▸ PROBLEM
Pictures must not be copied, but every entry must be reproduced exactly.

▸ SUPPLIED ENTRIES
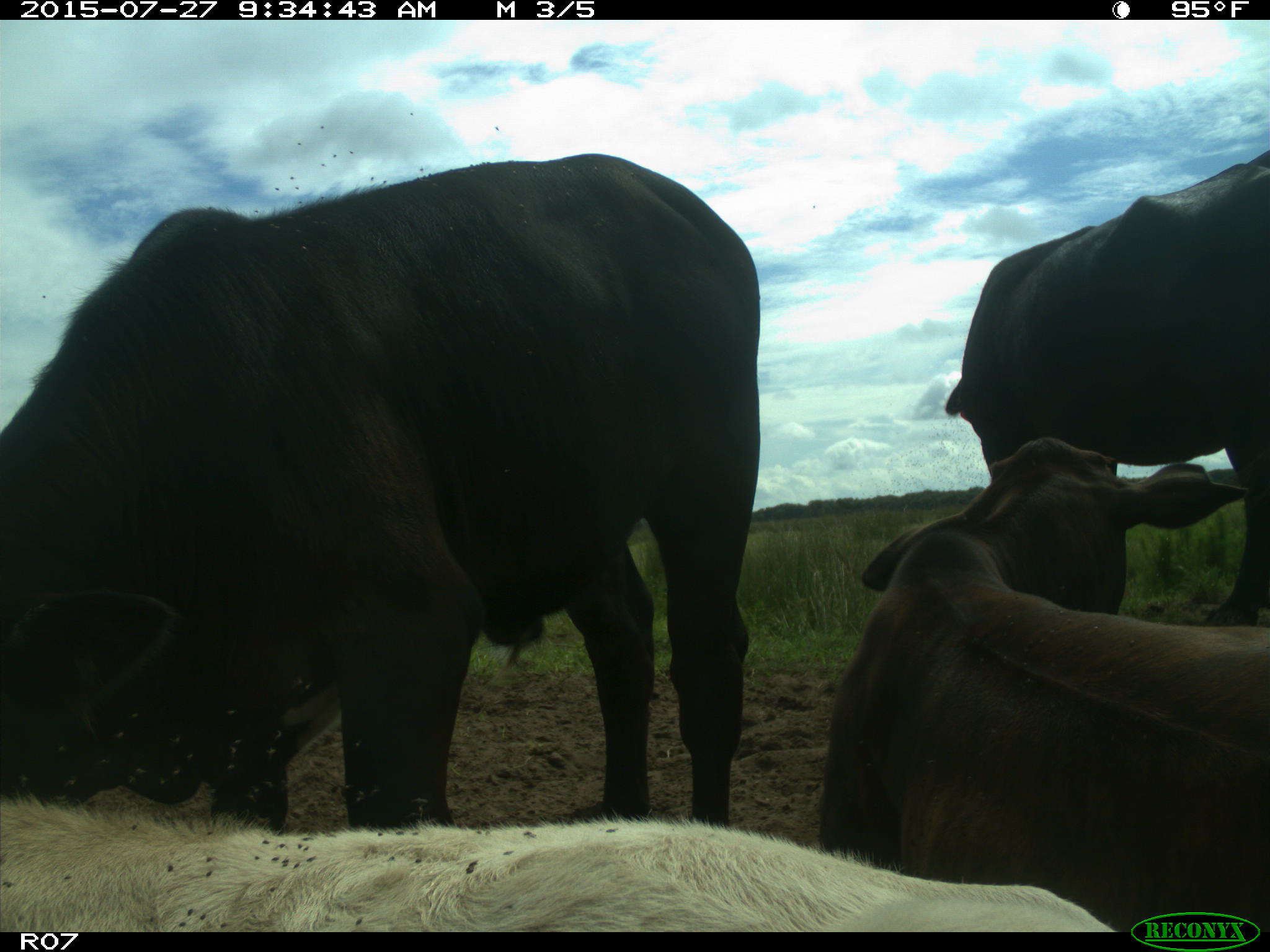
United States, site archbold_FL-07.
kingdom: Animalia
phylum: Chordata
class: Mammalia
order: Artiodactyla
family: Bovidae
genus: Bos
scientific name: Bos taurus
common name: domestic cow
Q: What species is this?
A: Bos taurus (domestic cow).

▸ RESPONSE TO THIS TASK
United States, site archbold_FL-07.
kingdom: Animalia
phylum: Chordata
class: Mammalia
order: Artiodactyla
family: Bovidae
genus: Bos
scientific name: Bos taurus
common name: domestic cow
Q: What species is this?
A: Bos taurus (domestic cow).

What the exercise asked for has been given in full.